_Activity_
Lay out the caption lines from the records below as a JSON list of strings, one string per line, skipping any blank lines. Leave the pictures out of your answer.

_Items listed in a dataset_
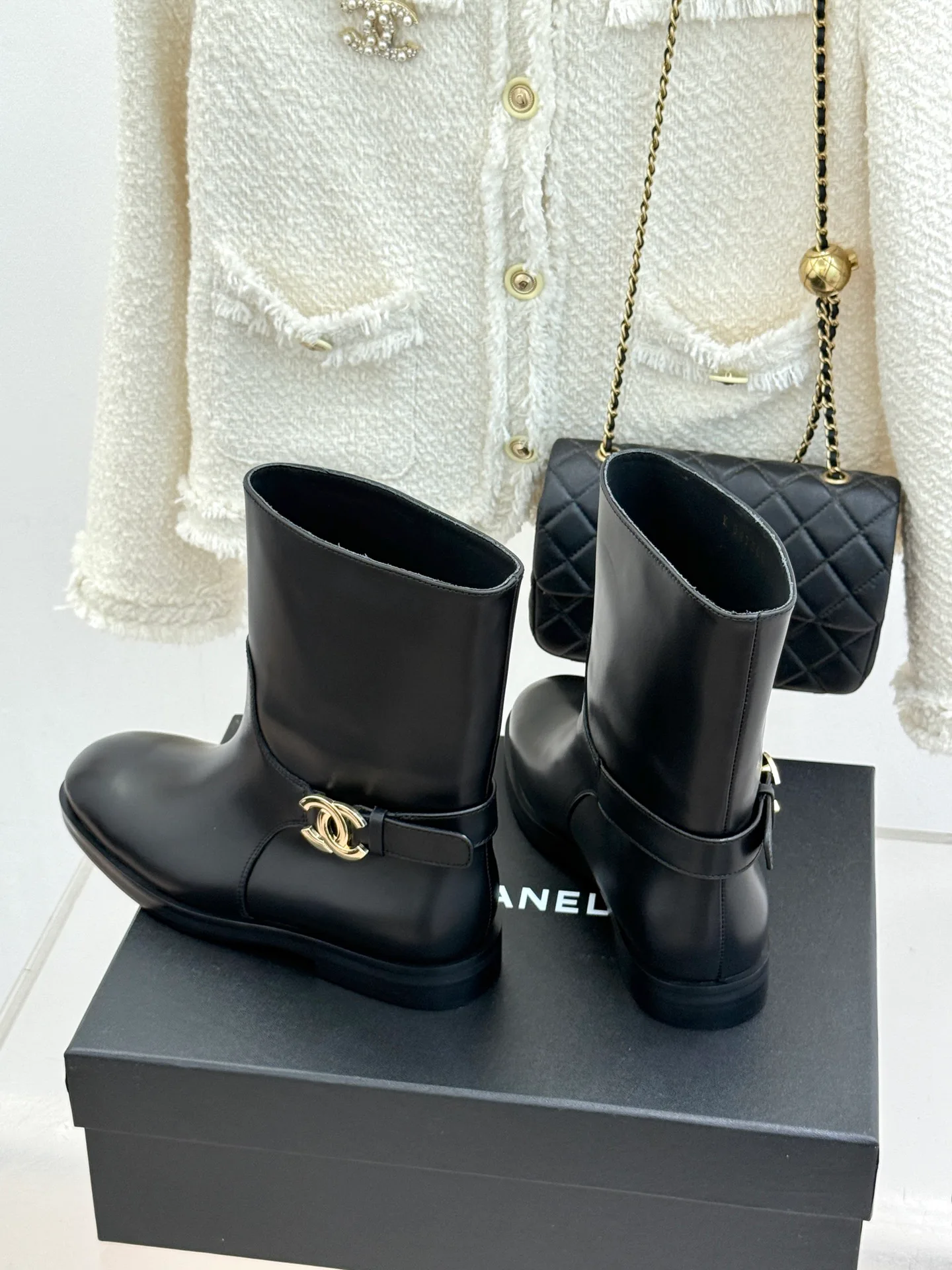 Сапоги Женские Chanel 18154847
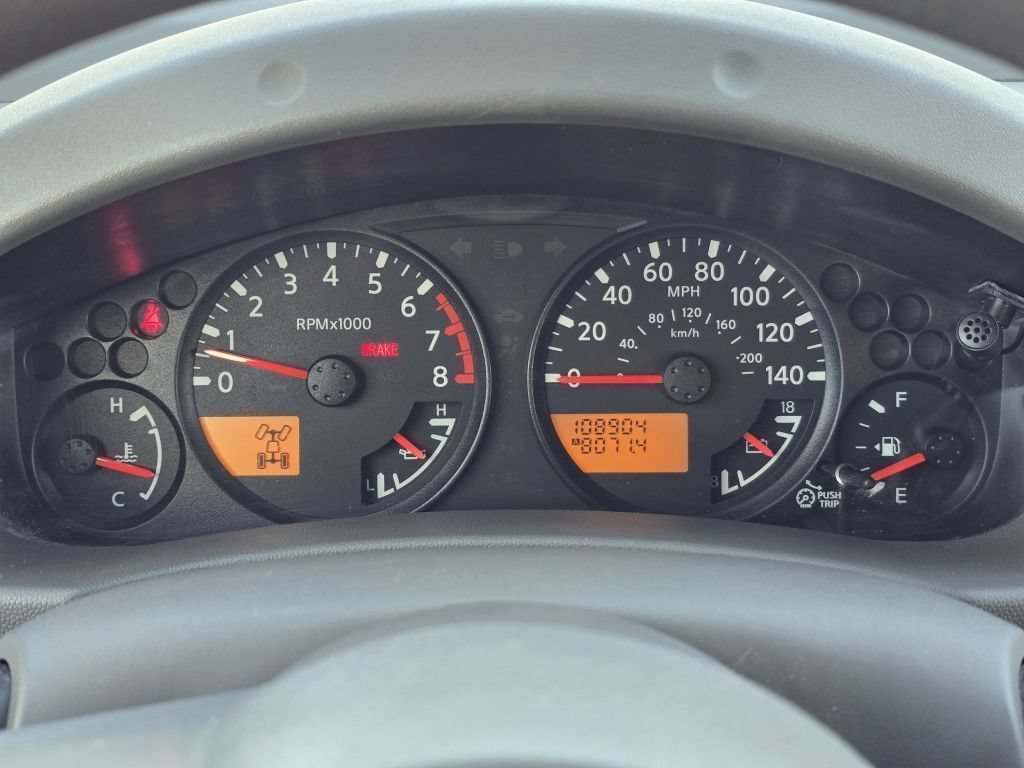 Used 2007 Super Black Nissan SE image 11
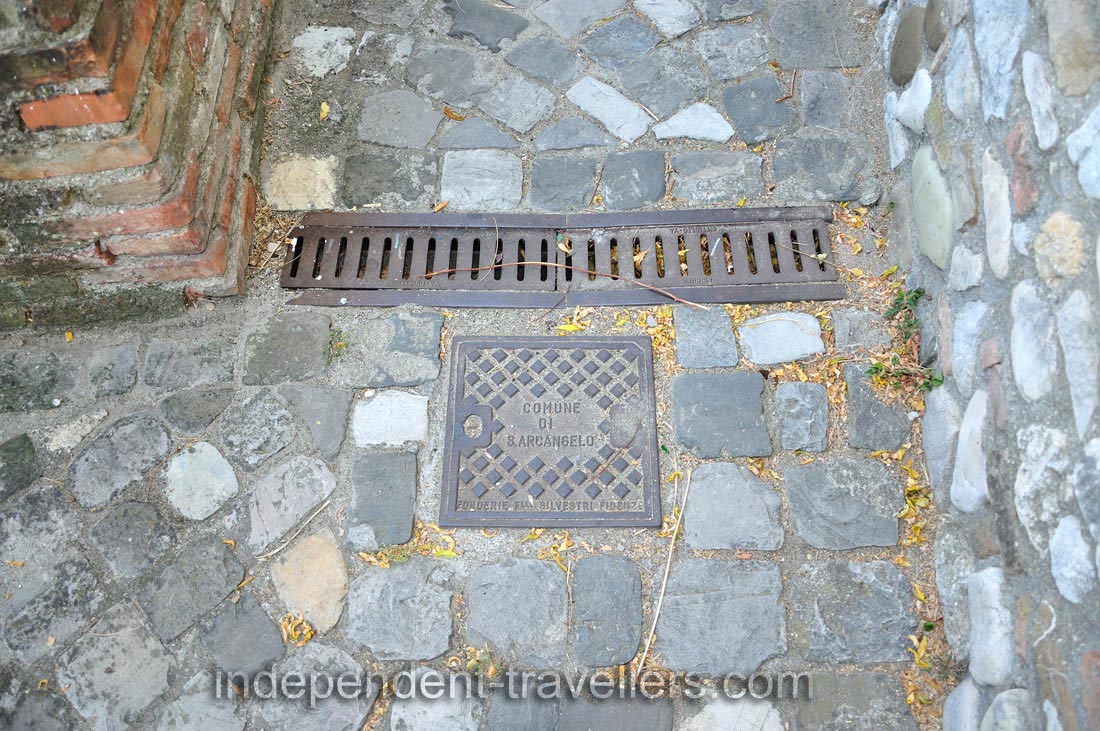 An inscription on the square metal hatch reads &ldquo;Comune of Santarcangelo&rdquo;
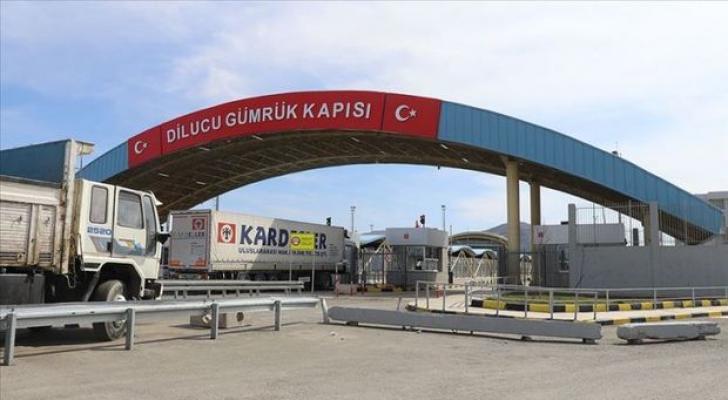 Türkiyə Naxçıvanla sərhədi açdı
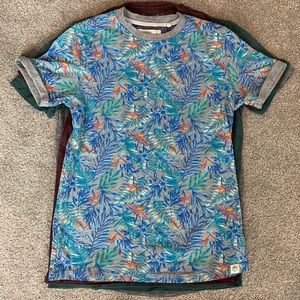 Lot of 5 Tee Shirts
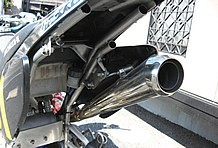 戦闘的なマフラーは、サーキット仕様だからできる過激なカスタマイズだ。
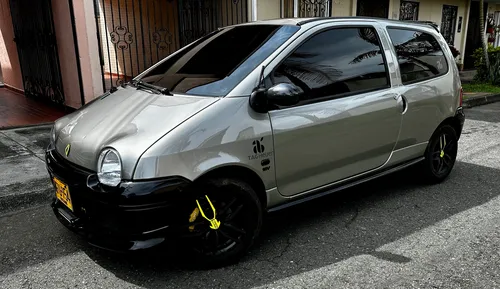 Renault Twingo 1.2 Access +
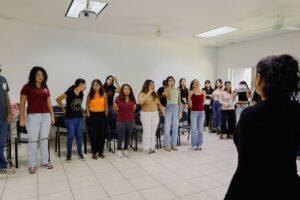 Jornada de arte popular y entrenamiento actoral en Fac de Turismo_b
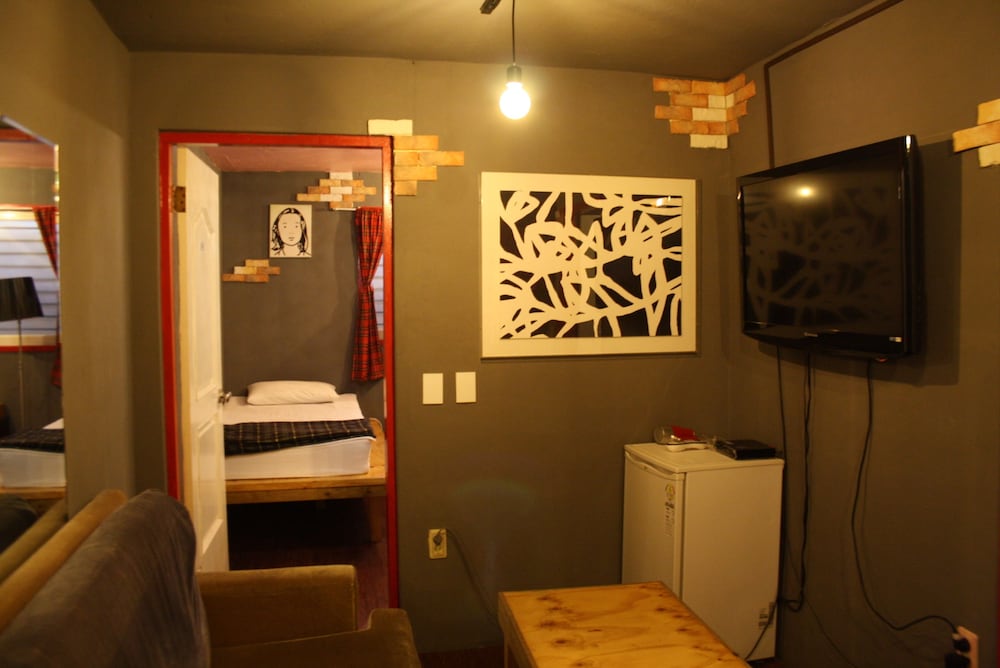 Mr.Comma Guesthouse - Hostel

_Answer to this task_
[
  " Сапоги Женские Chanel 18154847",
  " Used 2007 Super Black Nissan SE image 11",
  " An inscription on the square metal hatch reads &ldquo;Comune of Santarcangelo&rdquo;",
  " Türkiyə Naxçıvanla sərhədi açdı",
  " Lot of 5 Tee Shirts",
  " 戦闘的なマフラーは、サーキット仕様だからできる過激なカスタマイズだ。",
  " Renault Twingo 1.2 Access +",
  " Jornada de arte popular y entrenamiento actoral en Fac de Turismo_b",
  " Mr.Comma Guesthouse - Hostel"
]